> [What this task involves] Please collect every line from the rows below that contains the string "masks", matching case exactly.
>> Start
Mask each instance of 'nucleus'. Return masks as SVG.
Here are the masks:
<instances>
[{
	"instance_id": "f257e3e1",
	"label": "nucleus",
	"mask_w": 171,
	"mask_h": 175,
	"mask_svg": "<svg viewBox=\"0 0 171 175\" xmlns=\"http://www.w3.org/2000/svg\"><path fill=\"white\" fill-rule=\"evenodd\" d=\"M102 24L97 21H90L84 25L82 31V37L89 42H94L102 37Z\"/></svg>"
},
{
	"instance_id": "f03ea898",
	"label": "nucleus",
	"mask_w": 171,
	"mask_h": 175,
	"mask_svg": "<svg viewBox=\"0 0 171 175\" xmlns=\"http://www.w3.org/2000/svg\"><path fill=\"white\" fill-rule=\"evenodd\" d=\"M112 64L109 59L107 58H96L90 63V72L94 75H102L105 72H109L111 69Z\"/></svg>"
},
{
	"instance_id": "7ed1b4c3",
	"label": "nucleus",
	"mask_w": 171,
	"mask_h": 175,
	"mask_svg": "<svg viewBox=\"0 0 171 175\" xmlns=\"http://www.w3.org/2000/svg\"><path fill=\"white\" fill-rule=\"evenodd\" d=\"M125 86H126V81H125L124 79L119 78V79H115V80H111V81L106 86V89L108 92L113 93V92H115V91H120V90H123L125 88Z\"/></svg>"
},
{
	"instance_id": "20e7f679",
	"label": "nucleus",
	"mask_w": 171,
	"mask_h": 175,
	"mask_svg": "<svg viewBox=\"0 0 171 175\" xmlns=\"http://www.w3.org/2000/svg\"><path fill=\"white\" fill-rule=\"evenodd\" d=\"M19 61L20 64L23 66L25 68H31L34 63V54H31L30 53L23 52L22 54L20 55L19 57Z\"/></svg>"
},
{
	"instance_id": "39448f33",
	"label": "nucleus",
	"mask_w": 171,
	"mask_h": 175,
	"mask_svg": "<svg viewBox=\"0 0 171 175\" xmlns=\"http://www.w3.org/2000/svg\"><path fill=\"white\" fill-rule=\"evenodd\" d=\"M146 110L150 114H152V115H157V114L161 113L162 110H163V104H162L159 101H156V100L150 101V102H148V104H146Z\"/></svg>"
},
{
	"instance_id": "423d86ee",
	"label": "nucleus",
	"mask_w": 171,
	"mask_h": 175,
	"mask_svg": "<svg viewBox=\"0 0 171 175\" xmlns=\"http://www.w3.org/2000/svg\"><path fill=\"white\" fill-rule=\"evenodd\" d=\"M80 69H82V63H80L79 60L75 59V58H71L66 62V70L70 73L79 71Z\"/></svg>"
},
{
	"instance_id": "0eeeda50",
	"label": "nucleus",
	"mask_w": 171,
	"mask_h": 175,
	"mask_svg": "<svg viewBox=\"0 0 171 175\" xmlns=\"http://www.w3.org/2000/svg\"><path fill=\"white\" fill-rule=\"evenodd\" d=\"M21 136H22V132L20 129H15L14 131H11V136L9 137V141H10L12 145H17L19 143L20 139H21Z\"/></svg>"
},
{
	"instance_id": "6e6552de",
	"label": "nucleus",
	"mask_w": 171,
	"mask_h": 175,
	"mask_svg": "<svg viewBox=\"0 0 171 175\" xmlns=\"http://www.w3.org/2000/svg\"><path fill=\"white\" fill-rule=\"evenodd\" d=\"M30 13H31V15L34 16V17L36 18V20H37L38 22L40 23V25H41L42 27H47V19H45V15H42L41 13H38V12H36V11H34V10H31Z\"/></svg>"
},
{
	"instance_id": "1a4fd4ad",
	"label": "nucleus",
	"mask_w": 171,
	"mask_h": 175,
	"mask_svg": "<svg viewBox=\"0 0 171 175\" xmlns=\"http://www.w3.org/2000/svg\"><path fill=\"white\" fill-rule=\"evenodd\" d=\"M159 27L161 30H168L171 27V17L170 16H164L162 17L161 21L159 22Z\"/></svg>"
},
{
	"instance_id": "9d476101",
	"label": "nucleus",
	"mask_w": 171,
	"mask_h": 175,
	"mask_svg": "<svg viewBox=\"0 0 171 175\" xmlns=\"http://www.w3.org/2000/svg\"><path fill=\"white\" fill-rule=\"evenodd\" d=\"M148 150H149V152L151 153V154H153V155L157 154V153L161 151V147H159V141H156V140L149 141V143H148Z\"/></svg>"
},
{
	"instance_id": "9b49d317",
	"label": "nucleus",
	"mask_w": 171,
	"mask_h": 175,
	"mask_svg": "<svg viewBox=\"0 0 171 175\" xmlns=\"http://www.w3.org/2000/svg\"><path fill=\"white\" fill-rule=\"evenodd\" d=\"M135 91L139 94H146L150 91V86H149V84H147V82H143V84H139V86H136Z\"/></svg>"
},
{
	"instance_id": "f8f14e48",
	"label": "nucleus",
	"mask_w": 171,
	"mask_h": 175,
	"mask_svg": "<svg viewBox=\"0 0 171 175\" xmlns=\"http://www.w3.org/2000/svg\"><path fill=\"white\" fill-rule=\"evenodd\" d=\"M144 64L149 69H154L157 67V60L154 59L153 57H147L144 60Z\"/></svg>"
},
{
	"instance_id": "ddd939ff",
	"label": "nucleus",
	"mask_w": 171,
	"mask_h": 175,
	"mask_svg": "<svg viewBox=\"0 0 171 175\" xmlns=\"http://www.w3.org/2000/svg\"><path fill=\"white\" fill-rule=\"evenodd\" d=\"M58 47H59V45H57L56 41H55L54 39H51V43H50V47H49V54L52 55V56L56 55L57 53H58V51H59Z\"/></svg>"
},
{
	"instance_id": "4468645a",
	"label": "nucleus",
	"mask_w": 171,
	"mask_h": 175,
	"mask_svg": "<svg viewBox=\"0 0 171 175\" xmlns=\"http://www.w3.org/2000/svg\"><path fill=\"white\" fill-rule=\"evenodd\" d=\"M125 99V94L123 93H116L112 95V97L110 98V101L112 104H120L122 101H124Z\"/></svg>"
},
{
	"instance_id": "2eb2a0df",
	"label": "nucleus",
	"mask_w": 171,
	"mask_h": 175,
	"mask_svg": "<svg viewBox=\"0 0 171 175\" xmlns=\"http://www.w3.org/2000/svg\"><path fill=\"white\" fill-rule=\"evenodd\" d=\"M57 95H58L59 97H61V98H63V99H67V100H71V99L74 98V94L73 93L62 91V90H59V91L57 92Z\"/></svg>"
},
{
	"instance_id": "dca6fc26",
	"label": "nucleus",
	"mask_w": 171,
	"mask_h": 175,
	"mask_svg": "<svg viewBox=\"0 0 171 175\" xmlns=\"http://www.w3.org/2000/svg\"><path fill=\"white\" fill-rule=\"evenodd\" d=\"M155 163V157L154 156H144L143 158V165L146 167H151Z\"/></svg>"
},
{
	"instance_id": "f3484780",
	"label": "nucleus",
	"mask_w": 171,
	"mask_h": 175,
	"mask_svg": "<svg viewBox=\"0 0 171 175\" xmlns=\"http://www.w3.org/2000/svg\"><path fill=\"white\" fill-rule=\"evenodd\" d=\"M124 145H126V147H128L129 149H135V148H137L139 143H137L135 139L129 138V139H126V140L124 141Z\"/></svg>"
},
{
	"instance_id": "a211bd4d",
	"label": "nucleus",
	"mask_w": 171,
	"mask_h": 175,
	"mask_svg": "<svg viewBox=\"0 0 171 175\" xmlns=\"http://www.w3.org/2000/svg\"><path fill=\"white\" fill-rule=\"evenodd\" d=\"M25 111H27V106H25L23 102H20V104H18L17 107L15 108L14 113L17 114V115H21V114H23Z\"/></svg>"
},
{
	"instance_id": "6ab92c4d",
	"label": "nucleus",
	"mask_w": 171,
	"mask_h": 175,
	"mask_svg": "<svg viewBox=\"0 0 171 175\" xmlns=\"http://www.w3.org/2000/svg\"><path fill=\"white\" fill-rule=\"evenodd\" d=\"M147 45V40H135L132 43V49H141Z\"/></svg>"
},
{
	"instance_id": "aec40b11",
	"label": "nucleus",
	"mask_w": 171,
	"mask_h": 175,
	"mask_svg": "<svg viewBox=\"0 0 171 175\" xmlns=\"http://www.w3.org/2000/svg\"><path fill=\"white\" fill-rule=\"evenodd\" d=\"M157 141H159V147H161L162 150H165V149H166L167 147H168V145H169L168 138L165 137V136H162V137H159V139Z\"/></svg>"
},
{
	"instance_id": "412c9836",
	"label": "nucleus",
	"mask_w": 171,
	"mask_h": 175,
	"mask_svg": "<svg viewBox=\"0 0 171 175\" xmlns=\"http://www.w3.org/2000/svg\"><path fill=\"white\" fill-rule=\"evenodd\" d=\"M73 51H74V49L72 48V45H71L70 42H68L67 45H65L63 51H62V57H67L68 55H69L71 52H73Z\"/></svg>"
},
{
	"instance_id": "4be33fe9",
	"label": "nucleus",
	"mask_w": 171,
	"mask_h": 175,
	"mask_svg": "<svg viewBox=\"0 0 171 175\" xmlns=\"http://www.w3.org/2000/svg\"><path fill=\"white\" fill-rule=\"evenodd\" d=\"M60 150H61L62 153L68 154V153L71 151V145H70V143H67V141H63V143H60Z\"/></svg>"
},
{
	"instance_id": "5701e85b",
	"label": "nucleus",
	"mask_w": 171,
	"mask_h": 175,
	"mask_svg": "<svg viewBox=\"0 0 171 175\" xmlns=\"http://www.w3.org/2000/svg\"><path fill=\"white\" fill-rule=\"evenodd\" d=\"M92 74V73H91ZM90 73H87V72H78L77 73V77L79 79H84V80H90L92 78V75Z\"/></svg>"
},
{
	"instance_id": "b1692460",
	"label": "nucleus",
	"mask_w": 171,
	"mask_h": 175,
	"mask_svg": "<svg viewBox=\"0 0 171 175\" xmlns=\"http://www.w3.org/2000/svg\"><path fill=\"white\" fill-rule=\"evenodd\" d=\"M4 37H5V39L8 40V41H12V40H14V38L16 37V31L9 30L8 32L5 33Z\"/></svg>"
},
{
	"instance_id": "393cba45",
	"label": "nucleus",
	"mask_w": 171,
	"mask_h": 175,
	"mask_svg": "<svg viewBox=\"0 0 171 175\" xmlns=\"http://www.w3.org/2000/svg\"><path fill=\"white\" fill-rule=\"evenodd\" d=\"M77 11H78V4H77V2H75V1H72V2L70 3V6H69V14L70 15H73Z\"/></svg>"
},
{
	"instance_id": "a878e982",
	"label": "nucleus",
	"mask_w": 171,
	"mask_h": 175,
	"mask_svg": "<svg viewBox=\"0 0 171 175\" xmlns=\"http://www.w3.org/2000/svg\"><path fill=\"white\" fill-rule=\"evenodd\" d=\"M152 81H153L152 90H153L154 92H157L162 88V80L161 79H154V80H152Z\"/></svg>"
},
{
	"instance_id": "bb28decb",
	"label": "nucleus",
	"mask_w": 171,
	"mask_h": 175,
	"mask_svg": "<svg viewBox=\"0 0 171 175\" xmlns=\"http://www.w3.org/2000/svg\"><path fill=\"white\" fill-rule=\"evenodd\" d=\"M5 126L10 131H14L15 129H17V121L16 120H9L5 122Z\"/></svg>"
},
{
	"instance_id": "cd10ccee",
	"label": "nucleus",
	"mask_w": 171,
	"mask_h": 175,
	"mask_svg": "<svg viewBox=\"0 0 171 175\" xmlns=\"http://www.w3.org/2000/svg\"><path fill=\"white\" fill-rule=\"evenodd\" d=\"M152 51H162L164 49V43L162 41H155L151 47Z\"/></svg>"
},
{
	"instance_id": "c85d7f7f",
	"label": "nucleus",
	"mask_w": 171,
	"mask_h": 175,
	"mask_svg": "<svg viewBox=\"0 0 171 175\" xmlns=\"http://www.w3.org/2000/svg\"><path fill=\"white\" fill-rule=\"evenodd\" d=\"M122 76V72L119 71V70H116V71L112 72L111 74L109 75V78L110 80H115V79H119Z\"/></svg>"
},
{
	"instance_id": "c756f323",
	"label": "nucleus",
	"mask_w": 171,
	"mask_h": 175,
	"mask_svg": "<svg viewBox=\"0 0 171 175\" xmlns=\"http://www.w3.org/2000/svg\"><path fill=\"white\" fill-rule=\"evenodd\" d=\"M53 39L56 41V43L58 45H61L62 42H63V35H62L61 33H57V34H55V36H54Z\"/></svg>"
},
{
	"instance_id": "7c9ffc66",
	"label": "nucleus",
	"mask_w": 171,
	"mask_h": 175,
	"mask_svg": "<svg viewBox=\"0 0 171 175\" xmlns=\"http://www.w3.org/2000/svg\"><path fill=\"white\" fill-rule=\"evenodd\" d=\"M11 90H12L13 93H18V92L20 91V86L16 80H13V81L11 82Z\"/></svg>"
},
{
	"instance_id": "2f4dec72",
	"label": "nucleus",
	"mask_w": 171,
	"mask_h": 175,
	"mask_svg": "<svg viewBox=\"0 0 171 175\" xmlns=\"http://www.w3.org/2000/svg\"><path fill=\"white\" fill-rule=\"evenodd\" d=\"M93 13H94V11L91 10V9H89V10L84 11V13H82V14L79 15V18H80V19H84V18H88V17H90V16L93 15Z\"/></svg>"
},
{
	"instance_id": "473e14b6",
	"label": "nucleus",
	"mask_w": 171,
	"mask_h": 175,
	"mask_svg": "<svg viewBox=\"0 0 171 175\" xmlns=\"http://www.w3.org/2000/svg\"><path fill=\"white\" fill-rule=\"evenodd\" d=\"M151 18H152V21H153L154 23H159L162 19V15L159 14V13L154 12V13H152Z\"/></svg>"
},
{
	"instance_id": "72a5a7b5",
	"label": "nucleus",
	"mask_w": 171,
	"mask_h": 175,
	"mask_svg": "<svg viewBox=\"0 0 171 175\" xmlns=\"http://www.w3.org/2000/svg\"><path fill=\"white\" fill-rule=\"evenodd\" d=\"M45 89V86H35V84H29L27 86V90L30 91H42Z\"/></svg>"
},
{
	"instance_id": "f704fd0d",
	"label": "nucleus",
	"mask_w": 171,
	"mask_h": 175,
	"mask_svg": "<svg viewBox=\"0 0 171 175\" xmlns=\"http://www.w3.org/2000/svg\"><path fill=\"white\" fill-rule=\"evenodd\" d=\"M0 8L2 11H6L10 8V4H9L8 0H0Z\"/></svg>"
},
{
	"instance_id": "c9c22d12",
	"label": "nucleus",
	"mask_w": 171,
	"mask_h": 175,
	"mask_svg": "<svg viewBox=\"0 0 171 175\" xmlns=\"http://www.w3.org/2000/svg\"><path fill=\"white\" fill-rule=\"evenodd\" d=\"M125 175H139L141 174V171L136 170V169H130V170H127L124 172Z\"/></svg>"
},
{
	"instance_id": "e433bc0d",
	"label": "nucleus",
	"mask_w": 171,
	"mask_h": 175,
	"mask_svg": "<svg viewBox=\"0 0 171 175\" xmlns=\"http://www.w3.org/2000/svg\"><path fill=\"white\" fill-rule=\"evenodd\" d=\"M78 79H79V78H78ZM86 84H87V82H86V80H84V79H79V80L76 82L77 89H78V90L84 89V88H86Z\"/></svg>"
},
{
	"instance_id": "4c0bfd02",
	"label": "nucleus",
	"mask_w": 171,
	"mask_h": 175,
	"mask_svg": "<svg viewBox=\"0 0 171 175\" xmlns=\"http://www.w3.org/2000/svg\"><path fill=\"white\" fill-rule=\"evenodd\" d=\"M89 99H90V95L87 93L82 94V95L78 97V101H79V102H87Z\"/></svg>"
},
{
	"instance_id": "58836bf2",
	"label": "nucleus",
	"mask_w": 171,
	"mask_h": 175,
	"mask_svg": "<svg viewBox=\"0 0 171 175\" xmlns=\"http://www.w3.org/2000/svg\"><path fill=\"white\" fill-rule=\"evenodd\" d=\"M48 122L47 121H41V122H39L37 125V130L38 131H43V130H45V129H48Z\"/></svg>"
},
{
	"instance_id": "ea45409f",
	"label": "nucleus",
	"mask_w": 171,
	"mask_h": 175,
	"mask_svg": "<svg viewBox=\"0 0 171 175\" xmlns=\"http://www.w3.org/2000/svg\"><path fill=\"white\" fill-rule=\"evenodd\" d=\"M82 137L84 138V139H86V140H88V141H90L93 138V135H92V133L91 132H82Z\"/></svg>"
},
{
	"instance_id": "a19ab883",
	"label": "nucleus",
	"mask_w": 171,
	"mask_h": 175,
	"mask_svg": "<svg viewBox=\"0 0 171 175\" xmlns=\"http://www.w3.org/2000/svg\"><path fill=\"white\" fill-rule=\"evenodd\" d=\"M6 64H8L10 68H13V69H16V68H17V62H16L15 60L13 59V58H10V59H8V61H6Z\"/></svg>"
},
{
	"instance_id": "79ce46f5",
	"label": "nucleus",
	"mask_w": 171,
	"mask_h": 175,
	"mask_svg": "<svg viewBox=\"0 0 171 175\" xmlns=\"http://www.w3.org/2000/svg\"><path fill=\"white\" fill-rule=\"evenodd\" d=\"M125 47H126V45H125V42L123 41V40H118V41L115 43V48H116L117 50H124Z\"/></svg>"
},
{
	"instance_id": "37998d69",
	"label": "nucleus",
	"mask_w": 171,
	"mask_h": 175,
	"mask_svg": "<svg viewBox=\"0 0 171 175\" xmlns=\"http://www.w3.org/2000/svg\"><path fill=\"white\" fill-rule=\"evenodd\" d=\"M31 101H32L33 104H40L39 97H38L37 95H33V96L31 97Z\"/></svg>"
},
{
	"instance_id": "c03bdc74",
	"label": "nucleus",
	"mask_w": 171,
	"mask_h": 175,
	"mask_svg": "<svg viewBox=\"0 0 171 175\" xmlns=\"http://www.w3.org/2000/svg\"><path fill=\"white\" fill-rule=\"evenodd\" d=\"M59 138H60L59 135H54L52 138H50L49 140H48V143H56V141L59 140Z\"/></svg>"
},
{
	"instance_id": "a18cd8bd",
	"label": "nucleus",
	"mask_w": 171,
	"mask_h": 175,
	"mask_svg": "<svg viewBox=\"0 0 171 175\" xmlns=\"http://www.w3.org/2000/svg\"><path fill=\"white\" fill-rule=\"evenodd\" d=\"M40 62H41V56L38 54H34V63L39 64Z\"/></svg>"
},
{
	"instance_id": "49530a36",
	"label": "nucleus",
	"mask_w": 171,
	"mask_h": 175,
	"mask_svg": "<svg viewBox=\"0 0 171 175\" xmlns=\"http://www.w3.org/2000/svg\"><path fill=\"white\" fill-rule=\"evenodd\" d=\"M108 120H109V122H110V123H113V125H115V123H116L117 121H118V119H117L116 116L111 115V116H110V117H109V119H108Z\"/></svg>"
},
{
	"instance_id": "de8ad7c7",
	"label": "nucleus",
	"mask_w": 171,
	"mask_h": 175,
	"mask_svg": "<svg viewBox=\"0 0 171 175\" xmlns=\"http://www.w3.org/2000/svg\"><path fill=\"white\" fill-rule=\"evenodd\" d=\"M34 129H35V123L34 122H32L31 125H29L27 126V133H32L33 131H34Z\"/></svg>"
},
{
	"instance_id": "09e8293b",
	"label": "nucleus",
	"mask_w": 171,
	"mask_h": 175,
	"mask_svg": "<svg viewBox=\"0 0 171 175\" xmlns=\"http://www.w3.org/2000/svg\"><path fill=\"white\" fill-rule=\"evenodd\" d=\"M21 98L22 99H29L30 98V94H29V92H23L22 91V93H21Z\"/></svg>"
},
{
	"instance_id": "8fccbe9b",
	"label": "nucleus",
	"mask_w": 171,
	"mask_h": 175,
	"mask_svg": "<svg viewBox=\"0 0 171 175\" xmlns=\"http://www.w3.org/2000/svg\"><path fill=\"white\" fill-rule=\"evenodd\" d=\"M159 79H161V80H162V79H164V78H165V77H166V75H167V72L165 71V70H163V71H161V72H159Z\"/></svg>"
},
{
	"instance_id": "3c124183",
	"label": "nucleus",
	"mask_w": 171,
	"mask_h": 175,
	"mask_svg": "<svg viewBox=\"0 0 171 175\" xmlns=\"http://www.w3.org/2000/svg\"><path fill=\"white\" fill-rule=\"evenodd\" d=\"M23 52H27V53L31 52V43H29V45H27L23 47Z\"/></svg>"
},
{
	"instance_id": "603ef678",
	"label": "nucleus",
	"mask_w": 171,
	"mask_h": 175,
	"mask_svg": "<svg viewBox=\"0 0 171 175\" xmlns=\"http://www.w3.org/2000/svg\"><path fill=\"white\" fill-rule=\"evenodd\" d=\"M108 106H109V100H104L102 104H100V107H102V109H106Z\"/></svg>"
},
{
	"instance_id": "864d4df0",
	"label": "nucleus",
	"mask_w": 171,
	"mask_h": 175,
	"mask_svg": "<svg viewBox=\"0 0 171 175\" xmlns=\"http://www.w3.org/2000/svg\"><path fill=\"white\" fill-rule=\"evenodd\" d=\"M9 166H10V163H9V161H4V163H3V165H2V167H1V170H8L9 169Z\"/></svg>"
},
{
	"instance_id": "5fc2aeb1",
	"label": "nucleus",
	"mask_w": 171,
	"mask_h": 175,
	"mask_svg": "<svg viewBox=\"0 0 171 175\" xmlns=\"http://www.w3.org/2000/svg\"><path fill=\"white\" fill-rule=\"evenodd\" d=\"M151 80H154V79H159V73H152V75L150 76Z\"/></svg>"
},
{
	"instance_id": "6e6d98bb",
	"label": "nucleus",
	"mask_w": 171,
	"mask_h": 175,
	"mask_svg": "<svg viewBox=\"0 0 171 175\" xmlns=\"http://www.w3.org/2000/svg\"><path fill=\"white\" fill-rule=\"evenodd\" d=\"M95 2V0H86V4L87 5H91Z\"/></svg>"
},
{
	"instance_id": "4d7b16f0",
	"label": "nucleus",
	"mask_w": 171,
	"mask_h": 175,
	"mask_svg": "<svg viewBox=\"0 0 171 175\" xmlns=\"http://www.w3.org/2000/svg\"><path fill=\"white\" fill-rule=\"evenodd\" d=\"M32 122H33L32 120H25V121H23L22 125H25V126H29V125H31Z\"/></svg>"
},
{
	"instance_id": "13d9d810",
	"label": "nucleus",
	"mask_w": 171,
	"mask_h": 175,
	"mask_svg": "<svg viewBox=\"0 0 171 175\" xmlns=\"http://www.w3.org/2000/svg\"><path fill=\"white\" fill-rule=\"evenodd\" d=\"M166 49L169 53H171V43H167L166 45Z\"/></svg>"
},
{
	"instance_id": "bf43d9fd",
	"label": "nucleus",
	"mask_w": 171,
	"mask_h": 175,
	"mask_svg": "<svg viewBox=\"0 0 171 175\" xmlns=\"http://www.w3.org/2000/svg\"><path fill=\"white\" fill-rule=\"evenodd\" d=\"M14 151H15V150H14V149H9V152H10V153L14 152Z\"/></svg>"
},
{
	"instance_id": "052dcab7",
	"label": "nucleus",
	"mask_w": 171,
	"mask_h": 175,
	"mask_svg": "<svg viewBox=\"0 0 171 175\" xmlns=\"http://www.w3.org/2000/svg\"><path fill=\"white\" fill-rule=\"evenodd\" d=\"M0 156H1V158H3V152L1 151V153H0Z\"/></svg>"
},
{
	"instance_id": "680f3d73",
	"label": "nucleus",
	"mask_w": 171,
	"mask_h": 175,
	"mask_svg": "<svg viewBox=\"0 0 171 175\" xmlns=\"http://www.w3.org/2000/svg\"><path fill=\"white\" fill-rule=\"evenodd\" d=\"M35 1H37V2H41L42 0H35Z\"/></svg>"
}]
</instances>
>> End
> [Solution for this task]
Mask each instance of 'nucleus'. Return masks as SVG.
Here are the masks:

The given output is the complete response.